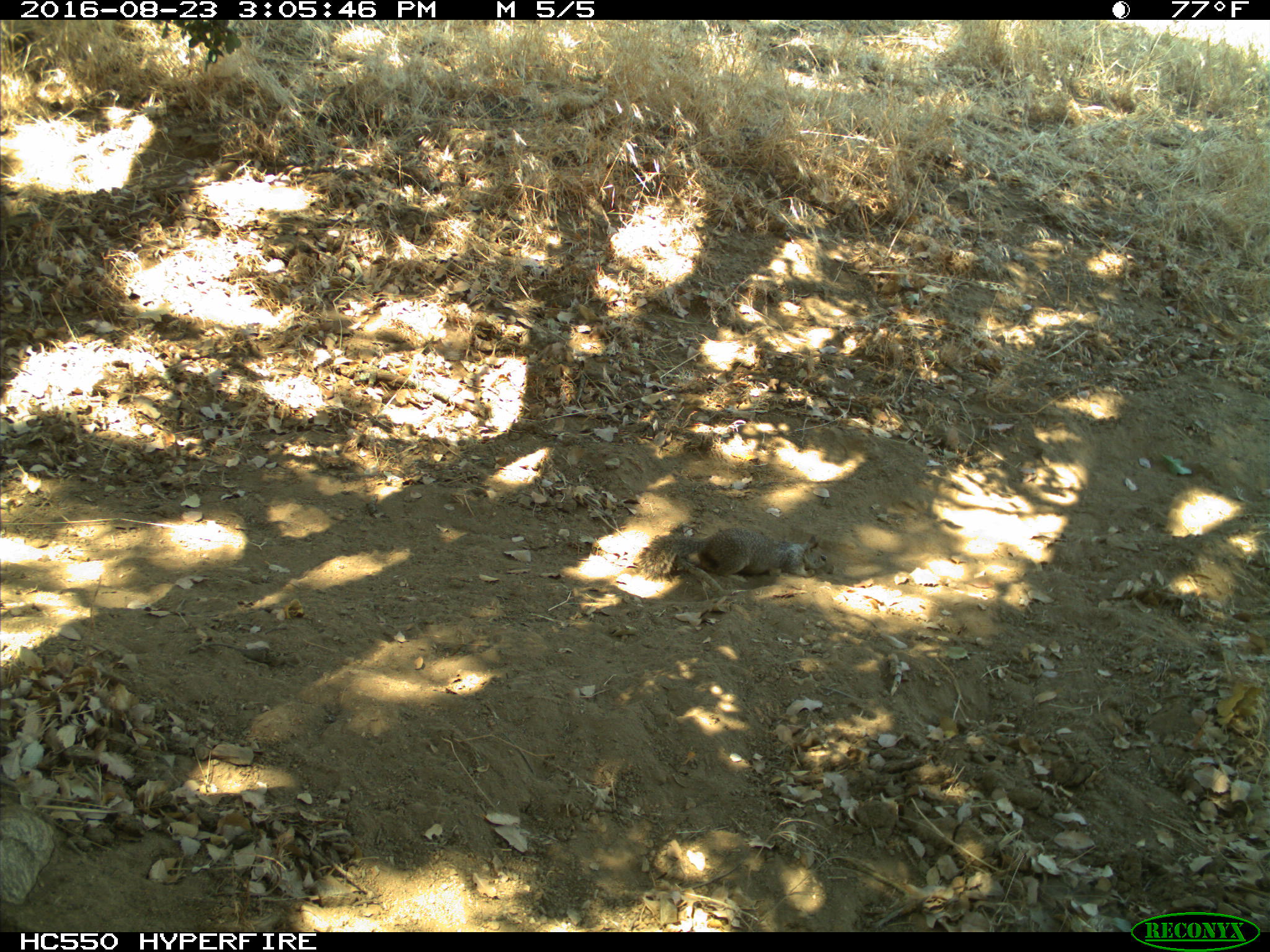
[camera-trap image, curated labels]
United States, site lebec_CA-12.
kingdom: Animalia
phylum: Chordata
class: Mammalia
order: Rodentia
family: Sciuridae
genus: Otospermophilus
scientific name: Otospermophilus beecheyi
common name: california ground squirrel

## [Aim of the exercise]
Output each record above word for word, leaving out images.

## [Answer to this problem]
[camera-trap image, curated labels]
United States, site lebec_CA-12.
kingdom: Animalia
phylum: Chordata
class: Mammalia
order: Rodentia
family: Sciuridae
genus: Otospermophilus
scientific name: Otospermophilus beecheyi
common name: california ground squirrel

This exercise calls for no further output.